Conover’s students demonstrate that adaptive gaming experiences help even the playing field. He hopes to see a dramatic shift in curricula, premised on what he describes as the new ABC’s of analytics, big data and cognitive computing.
We’re not only using cognitive technology to augment how we teach, but also including cognitive technology and data science as the content we’re teaching.
– Phaedra Boinodiris, Senior Cognitive Design Leader, IBM Digital Business Group
Lifelong learning made feasible
One of the great advantages of cognitive technology is that it enables the shift to a student-centric model of lifelong learning. The broader mandate is to not only optimize schools and universities, but also to cultivate the learning experience of the individual, a model that is very different from the one-size-fits-all standard designed to prepare students for mainstream four-year undergraduate programs.
Learning doesn't end with graduation. Workforce learning and re-training are also crucial targets for cognitive technology. “Many professional skills have become obsolete,” says Satya Nitta, Global Head, Cognitive Science and Education Technology, IBM Research. “Cognitive tools that guide unemployed workers toward new skills and career paths will be a strong focus going forward. To me, this is more than delightful; it’s life-affirming.”
The AI community is grappling with broader conversations regarding the ethics of safely ushering new technology into the world. "In an era when information is the coin of the realm," writer Todd Leopoldasks, "who's to say the system won't be abused?"
Prior to the cognitive era, a sense of mistrust already existed in the education sector. Some data analytics programs of the past were designed to identify underperforming schools and teachers, which has caused suspicion regarding the motives of personal data collection. Early adopters must reassure the education community that cognitive technology is about better outcomes for students and positive support for educators.
Critics of personal data collection express concerns regarding the issue of privacy. Ownership of personal data is a civic right, many believe, and should not be shared unwillingly or exploited for commercial gain. A formalized classification system for student data, modeled after U.S. Health Insurance Portability and Accountability Act in the healthcare industry, is one possible measure to preserve data privacy.

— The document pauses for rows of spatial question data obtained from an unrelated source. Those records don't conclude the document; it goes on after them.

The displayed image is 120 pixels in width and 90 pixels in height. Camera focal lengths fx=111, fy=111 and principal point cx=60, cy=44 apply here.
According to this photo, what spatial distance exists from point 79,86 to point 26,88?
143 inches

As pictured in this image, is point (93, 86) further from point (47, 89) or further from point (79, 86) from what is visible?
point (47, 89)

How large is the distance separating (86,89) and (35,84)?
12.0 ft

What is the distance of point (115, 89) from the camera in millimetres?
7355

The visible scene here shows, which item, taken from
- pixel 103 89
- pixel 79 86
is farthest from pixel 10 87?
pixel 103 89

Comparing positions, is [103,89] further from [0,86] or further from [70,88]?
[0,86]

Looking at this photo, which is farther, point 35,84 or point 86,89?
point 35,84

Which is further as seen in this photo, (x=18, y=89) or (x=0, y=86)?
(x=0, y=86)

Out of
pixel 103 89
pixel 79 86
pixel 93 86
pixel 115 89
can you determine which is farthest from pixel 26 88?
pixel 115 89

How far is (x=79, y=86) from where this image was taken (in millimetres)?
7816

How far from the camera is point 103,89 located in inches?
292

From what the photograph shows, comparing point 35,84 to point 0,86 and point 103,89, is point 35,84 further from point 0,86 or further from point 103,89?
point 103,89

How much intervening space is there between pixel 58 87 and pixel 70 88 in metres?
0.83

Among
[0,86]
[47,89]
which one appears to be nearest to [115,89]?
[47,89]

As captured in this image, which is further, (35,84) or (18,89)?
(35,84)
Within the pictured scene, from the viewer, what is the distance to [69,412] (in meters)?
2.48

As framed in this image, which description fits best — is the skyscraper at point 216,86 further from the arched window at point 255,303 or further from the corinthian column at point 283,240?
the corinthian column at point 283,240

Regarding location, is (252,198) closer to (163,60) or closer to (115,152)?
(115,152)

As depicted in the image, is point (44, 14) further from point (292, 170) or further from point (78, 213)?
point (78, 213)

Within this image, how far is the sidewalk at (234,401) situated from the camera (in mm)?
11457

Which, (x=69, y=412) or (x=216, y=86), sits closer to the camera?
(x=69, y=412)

Children are growing up in a world with a massive sea of personal data following them everywhere. If we ignore data issues until they’re adults, our kids will miss out on opportunities to learn about managing big data. What is data policy about? How should I take control of my own data?
– Mike King, VP & General Manager, IBM Global Education Industry
According to some studies, overexposure to screen time in early childhood could be linked to certain health concerns and social disorders. Educators and parents—and perhaps the technology itself—can monitor usage to avoid excessive exposure, and policy makers may opt to define standards for acceptable dosage.
An educated citizenry
Overall, the dream of a highly educated global citizenry is a worthy cause for our common good and collective future. An educated global community will have ripple effects that permeate humanitarian causes from public safety to the environment. “Every global challenge is solvable with education,” King says, “but none of them are solvable without it. I don't know what the world will be like in 30 years, but an educated citizenry is one that can have the right debates, and set the right policies for the greater good."